Johannes Brahms (15) gives a second piano recital, in Hamburg playing music of Beethoven (†22), Thalberg (37) and himself. It earns him his first notices—favorable ones.
16 April 1849 Le prophète, a grand opera by Giacomo Meyerbeer (57) to words of Scribe and Deschamps, is performed for the first time, at the Paris Opéra. It features the first use of electric light at the Opéra, in creating the illusion of a sunrise. In the audience is Hector Berlioz (45) (who calls it “matchless magnificence”) and a very ill Frédéric Chopin (39). Over the first ten days of the production, the Opéra will take in 9,000-10,000 francs per performance, an unprecedented amount. The composer will receive from his publisher the highest amount ever paid for a score.
17 April 1849 Louis Moreau Gottschalk (19) gives his professional Paris debut in the Salle Pleyel. It is an unreserved critical and popular success. La France musicale claims that “Gottschalk is henceforth placed in the ranks of the best performers and of the most renowned composers for the piano.”

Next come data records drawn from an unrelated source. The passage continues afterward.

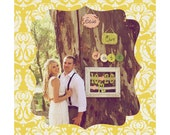 JPEG, 5x5 Customized Photo, Save the Date, Cards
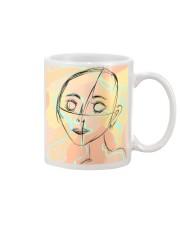 markings doodle girl Mug thumbnail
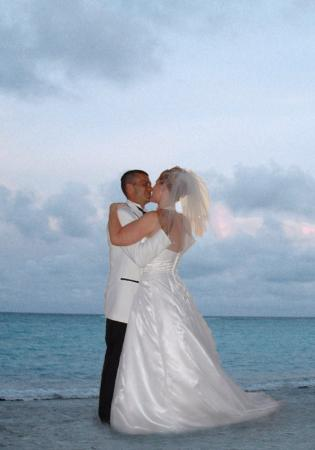 IFA Villas Bavaro Resort & Spa: Wedding At The Beach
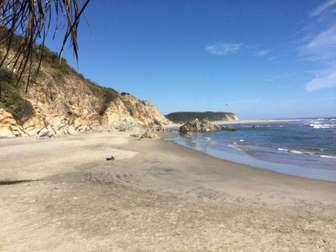 Playa La Bocana thumb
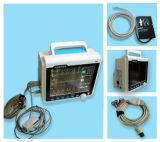 Parâmetros ECG do CE Approved-3, NIBP, monitor SpO2 paciente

18 April 1849 Karl Ludwig Heinrich Freiherr von der Pfordten replaces Otto Camillus Hugo Graf von Bray-Steinburg as President of the Council of Ministers of Bavaria.
21 April 1849 40 people connected to socialist intellectuals are arrested in St. Petersburg and will be sent eventually to Siberia.
22 April 1849 The Hungarian forces defending Komárom, northwest of Buda, against Imperial troops are rescued by National Guardsmen.
24 April 1849 A French expeditionary force of 30,000 men lands at Civitavecchia, north of Rome, to restore the Pope.
Hungarian forces re-enter Pest after the Austrians withdraw to fortify Buda.
25 April 1849 In Montreal, Canadian Tories, protesting the Rebellion Losses Bill (granting compensation to citizens for losses in the rebellion of 1837 regardless of what side they were on) attack the carriage of Governor James Bruce, Earl of Elgin and Kincardine, with stones and eggs, and set fire to the Houses of Assembly. The day’s events cause Her Majesty’s Government to move the capital of the Province of Canada from Montreal to Toronto.
28 April 1849 King Friedrich Wilhelm IV of Prussia refuses his election as Emperor of the Germans.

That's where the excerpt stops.